What you need to do:
Search the entries for lines that contain the word "common", and report each one found.

Recorded data:
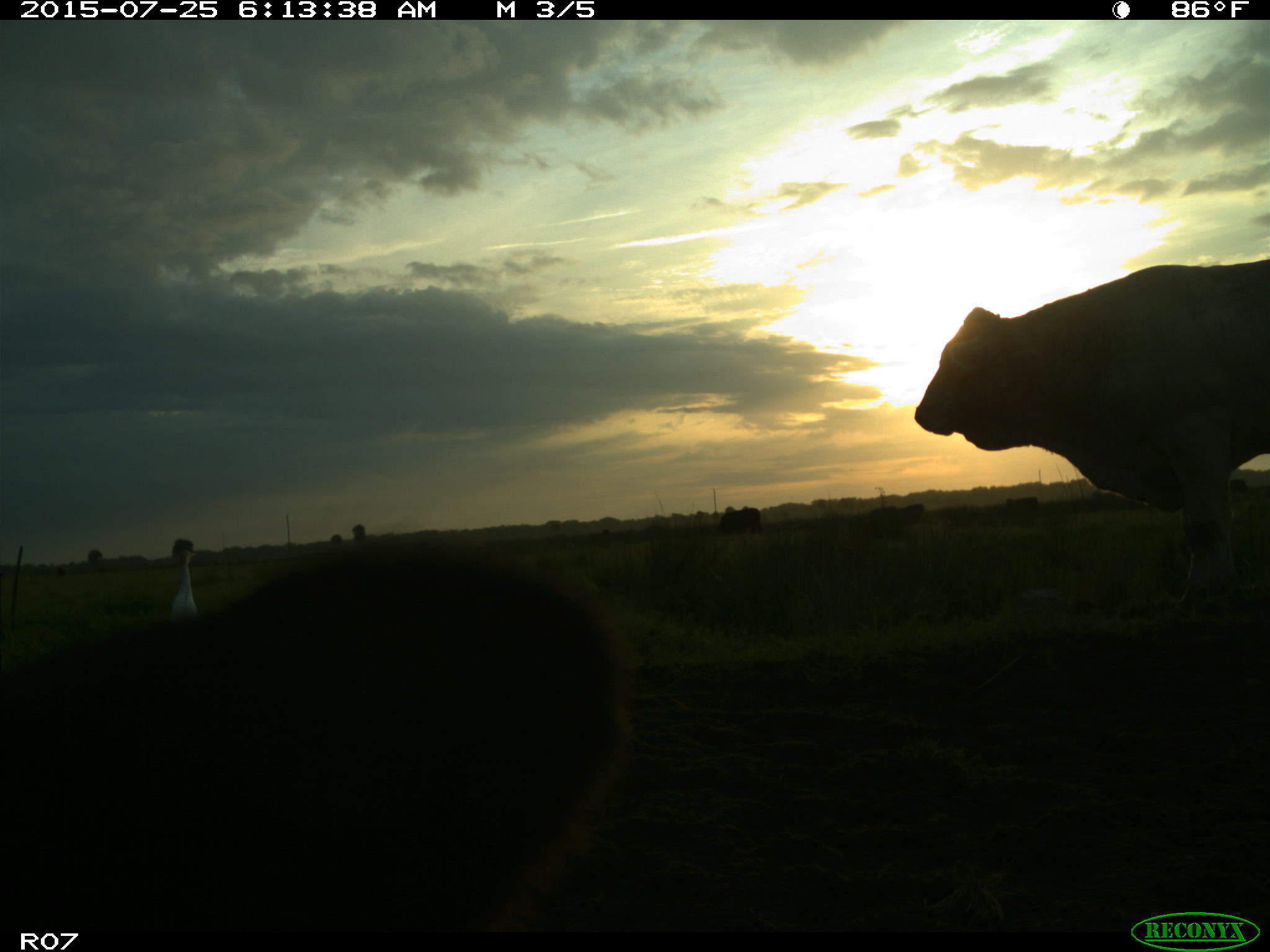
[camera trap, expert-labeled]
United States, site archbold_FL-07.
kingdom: Animalia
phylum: Chordata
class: Mammalia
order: Artiodactyla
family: Bovidae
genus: Bos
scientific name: Bos taurus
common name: domestic cow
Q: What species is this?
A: Bos taurus (domestic cow).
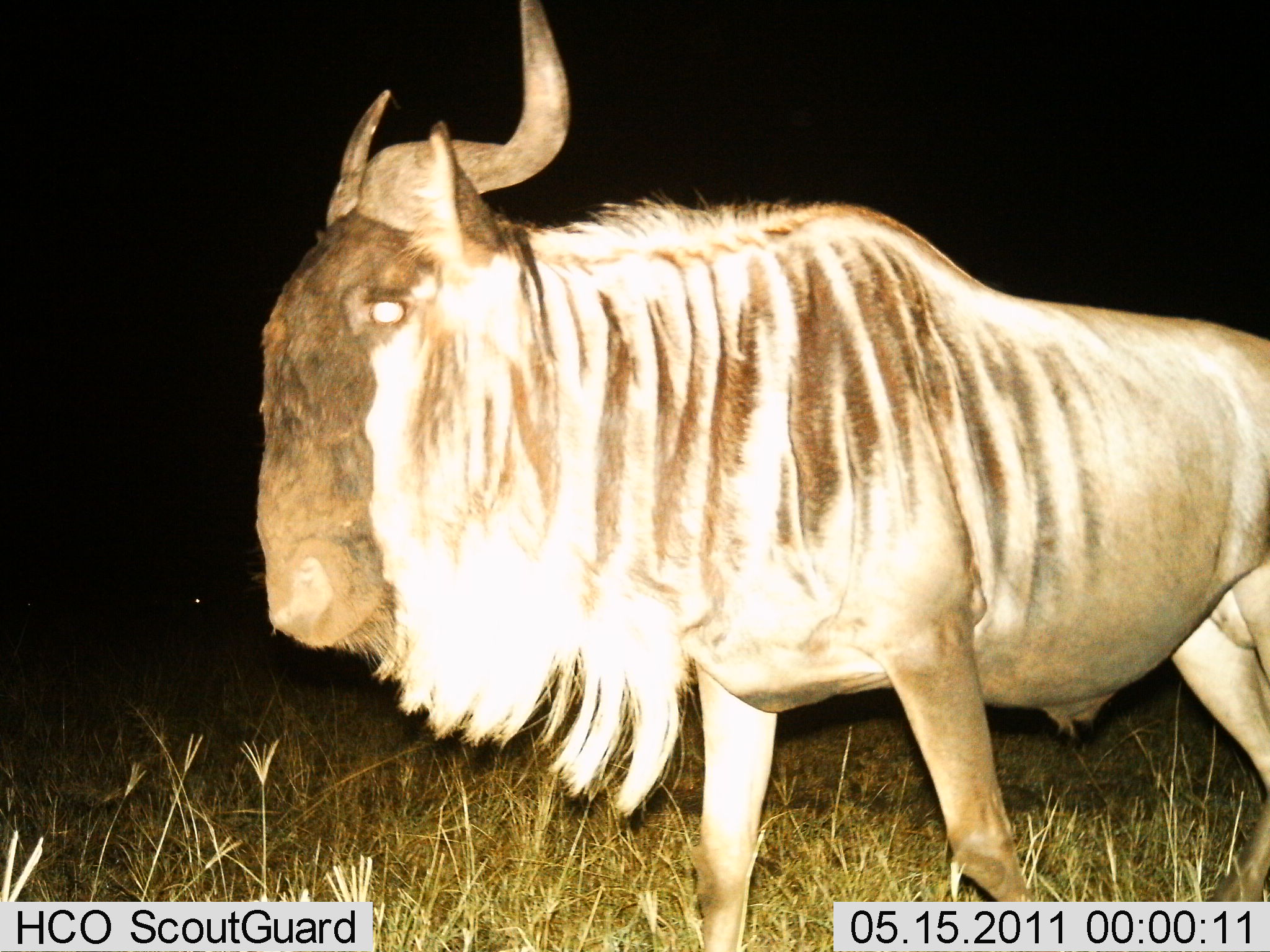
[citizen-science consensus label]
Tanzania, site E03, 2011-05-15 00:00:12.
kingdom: Animalia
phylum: Chordata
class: Mammalia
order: Artiodactyla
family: Bovidae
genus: Connochaetes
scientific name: Connochaetes taurinus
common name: blue wildebeest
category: wildebeest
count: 1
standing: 70%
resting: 0%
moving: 30%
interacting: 0%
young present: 0%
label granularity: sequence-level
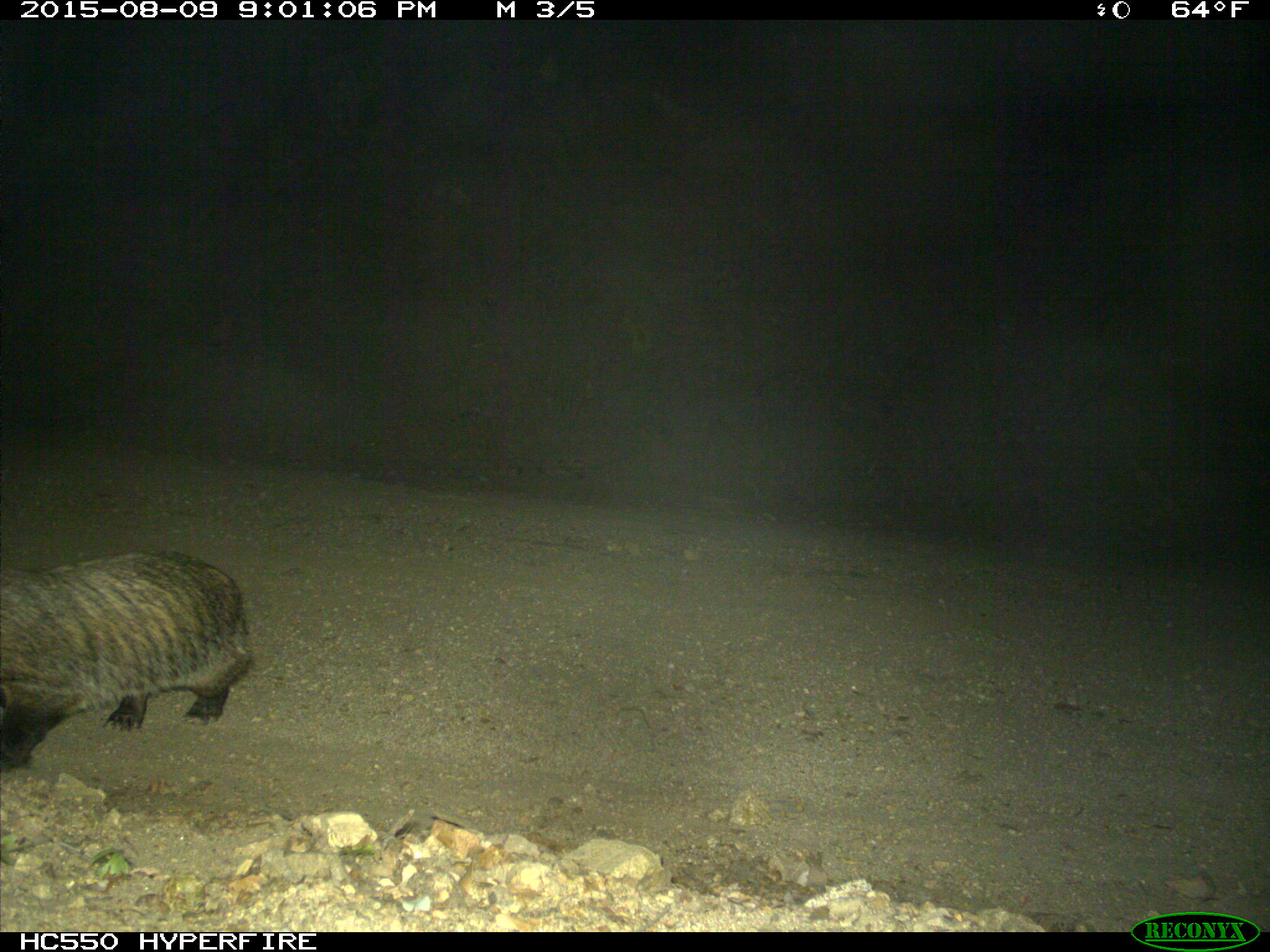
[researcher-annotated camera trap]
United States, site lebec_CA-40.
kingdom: Animalia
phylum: Chordata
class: Mammalia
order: Carnivora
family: Mustelidae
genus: Meles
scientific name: Meles meles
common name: european badger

Exercise answer:
common name: domestic cow
common name: blue wildebeest
common name: european badger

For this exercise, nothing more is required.